Derived from sediment composed mostly of quartz, it dates to 400 to 412 million years ago and contains exceptionally well-preserved fossils of some of the earliest lifeforms that moved onto land.

This includes Prototaxites. The giants of their time, they reached tree-like heights of around 8 meters (26 feet). Having appeared during the late Silurian around 420 million years ago, these organisms were only overtaken in size by trees during the Middle to Late Devonian, some 25 million years later.

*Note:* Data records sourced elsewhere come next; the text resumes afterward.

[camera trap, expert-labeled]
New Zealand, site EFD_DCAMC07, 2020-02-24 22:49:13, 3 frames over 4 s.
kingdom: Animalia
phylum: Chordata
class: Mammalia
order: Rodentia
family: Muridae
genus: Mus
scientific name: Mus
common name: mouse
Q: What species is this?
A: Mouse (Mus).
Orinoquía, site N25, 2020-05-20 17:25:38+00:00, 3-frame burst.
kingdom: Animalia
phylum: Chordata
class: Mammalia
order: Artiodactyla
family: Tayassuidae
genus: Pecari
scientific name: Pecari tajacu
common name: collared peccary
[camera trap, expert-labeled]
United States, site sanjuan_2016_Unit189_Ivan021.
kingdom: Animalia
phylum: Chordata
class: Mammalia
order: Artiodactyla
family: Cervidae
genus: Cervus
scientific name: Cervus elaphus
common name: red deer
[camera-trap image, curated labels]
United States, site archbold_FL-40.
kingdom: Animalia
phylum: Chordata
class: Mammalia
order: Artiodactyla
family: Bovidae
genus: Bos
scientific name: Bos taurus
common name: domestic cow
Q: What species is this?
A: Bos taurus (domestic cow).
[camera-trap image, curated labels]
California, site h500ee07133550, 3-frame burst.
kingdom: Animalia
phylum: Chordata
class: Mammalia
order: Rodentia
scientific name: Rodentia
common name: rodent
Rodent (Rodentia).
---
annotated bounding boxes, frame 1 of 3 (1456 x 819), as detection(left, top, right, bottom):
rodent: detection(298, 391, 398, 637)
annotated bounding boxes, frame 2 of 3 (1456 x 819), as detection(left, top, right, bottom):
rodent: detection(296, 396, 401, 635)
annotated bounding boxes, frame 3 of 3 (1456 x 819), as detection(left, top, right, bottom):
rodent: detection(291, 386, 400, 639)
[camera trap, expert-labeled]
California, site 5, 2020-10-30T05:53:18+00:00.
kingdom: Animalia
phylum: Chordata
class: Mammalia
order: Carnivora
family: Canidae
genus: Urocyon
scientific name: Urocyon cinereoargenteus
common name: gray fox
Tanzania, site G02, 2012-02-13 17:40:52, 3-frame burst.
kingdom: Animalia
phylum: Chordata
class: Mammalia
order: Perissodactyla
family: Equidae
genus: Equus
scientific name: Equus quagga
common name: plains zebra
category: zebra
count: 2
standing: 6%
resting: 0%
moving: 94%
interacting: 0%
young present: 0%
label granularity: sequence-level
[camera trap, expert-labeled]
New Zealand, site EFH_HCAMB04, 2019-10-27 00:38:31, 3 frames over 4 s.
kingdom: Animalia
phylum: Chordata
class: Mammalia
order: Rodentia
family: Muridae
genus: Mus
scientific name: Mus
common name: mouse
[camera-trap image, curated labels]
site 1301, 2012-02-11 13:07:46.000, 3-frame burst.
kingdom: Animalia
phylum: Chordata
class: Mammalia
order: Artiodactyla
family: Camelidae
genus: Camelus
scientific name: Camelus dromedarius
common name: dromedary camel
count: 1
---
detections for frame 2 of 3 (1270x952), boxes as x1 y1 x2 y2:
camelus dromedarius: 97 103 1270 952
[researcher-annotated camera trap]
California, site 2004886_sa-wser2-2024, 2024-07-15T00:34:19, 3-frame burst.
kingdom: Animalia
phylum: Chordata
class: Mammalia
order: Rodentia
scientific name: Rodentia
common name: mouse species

These lifeforms were a sizable resource for hungry arthropods, but despite their size the identity of Prototaxites remained something of a mystery. Over the last 165 years scientists have found around a dozen species of Prototaxites, but it was just one – Prototaxite taiti – found in the Rhynie chert that helped us to narrow down where they sit on the tree of life.
Fungal flaws
For a long time, the leading theory was that these pillar-like organisms were a kind of fungus, but a 2026 study found their fossils lacked evidence of chitin, the primary material of fungi cell walls. They also had unusual internal structures not seen in any living or extinct fungus.
That there aren’t similar lifeforms from the modern era or the ancient past suggests one explanation, say the researchers: that Prototaxites belonged to a lineage of complex eukaryotes that evolved independently before going extinct without leaving behind any living descendants.

“Our study, combining analysing the chemistry and anatomy of this fossil, demonstrates that Prototaxites cannot be placed within the fungal group,” said Laura Cooper, a PhD student from the Institute of Molecular Plant Sciences at the University of Edinburgh and co-first author, in the statement.
“As previous researchers have excluded Prototaxites from other groups of large complex life, we concluded that Prototaxites belonged to a separate and now entirely extinct lineage of complex life."
"Prototaxites therefore represents an independent experiment that life made in building large, complex organisms, which we can only know about through exceptionally preserved fossils.”
The great (big) unknown
So, what is this extinct branch on the tree of life? Regrettably, we still don’t have a name for it, and for good reason.
If correct, the researchers suggest Prototaxites are just a handful of examples of this extinct branch of complex life and, as such, identifying that lineage won’t be possible unless we start finding more fossils. Until that day, we can only confidently say what Prototaxites isn’t: an easy lifeform to identify.